Did anybody try it out and can share this experience?

I am aware of a the many other PDM systems and I have read the other threads on that subject, I would like an opinion on that particular Solidworks PDM product.

Merci!
 
Hello Evil


We are in process of moving off of PDMLink and onto Solidworks EPDM. Many reasons, but mainly we have more Solidworks than Pro/E right now.We just want access to Pro/E stuff as legacy/maint and will turn to Solidworks for all work eventually.


The EPDM data manager is not a full PLM like Windchill, it is PDM.


The Pro/E interface is frankly not very good right now but Solidworks is working very hard to bring it up to snuff. No support for mfg files right now but they are working on that too as it is important to us.


You should know that the EPDM interface is Pro/Toolkit based. It needs Pro/E running or starts and runs Pro/E in the background to perform basic operation. (pro/e licenses are needed) Also, toolkit based data managers have limitations. Toolkit cannot do the same type of interegations of model relationships, etc that the PDMLink can. It uses a Pro/E session to determine relationships and then you do not get 'type' of relationship, like Mergefor instance. Family objects are not treated as separate objects, they are displayed as tabs on the generic, you cannot search by instance name as there is no pysical file. If you have large assemblies, you could have trouble with a toolkit based data manager as the assembly would need to be brought into a session each time database operations take place, like check-in for instance, the in-session relationships are what the database records.


That said; if you are a part, drw, assy only house and have few large assys, the EPDM will, in the next couple releases, be a viable option.

Information shown:
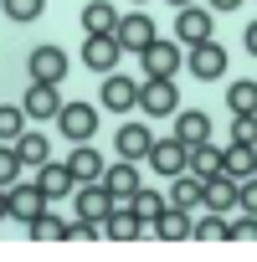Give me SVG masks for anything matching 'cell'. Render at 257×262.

Stated goal: Reproduce word for word the stretch of the Solidworks PDM discussion above from "I am aware of" to "important to us.".

Output below:
I am aware of a the many other PDM systems and I have read the other threads on that subject, I would like an opinion on that particular Solidworks PDM product.

Merci!
 
Hello Evil


We are in process of moving off of PDMLink and onto Solidworks EPDM. Many reasons, but mainly we have more Solidworks than Pro/E right now.We just want access to Pro/E stuff as legacy/maint and will turn to Solidworks for all work eventually.


The EPDM data manager is not a full PLM like Windchill, it is PDM.


The Pro/E interface is frankly not very good right now but Solidworks is working very hard to bring it up to snuff. No support for mfg files right now but they are working on that too as it is important to us.